### YOUR ASSIGNMENT
Lines that contain the string "custom" are the ones to list; copy all of them from the records.

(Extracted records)
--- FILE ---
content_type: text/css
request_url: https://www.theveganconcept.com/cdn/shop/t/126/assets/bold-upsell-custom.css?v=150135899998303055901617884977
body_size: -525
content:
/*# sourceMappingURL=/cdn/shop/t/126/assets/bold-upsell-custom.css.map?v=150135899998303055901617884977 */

### ANSWER TO THIS PROBLEM
request_url: https://www.theveganconcept.com/cdn/shop/t/126/assets/bold-upsell-custom.css?v=150135899998303055901617884977
/*# sourceMappingURL=/cdn/shop/t/126/assets/bold-upsell-custom.css.map?v=150135899998303055901617884977 */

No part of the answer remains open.